Non-smooth stochastic gradient descent using smoothing functions
Pith reviewed 2026-05-19 05:20 UTC · model grok-4.3
The pith
Smoothing stochastic gradient descent achieves a 1/T to the 1/4 rate for convex non-smooth compositional problems.
A machine-rendered reading of the paper's core claim, the machinery that carries it, and where it could break.
Core claim
By approximating the non-smooth outer function with smoothing functions that are continuously differentiable and converge to the original as the smoothing parameter tends to zero (at the cost of higher Lipschitz constants), and by iteratively decreasing this parameter, the smoothing stochastic gradient method proves convergence rates that match those for non-smooth stochastic compositional optimization, including a 1/T^{1/4} rate in terms of stochastic gradient evaluations for convex objectives.
What carries the argument
Smoothing functions that are continuously differentiable, approach the original non-smooth function as the parameter tends to zero with increasing Lipschitz constants, together with stochastic gradient estimates that satisfy unbiasedness, bounded second moments, and accurate smoothing error bounds.
If this is right
- The method applies directly to general compositional and finite-sum compositional problems that appear in large-scale machine learning and risk-averse optimization.
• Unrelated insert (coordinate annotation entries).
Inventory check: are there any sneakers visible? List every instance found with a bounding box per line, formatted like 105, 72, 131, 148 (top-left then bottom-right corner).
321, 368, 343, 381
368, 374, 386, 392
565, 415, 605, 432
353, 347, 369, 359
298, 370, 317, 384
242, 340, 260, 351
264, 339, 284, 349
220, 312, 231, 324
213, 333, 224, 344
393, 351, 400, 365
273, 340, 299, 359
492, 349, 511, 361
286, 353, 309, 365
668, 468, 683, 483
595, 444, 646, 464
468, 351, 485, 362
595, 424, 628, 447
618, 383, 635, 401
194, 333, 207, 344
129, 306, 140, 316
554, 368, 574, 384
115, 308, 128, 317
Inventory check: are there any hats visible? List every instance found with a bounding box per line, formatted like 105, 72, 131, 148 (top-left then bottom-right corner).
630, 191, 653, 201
- Convergence guarantees hold under strongly convex, convex, and non-convex assumptions and match existing rates for non-smooth stochastic compositional optimization.
- For convex objectives the convergence rate is 1/T^{1/4} measured by the number of stochastic gradient evaluations.
- Preliminary numerical results indicate competitiveness with existing methods on certain problem classes.
Where Pith is reading between the lines
- If the required smoothing error bounds hold for common non-smooth functions such as the maximum or absolute value, the method could be tested on robust optimization tasks not explicitly covered in the paper.
- The finite-sum compositional setting suggests possible use in distributed training where compositional risk measures appear.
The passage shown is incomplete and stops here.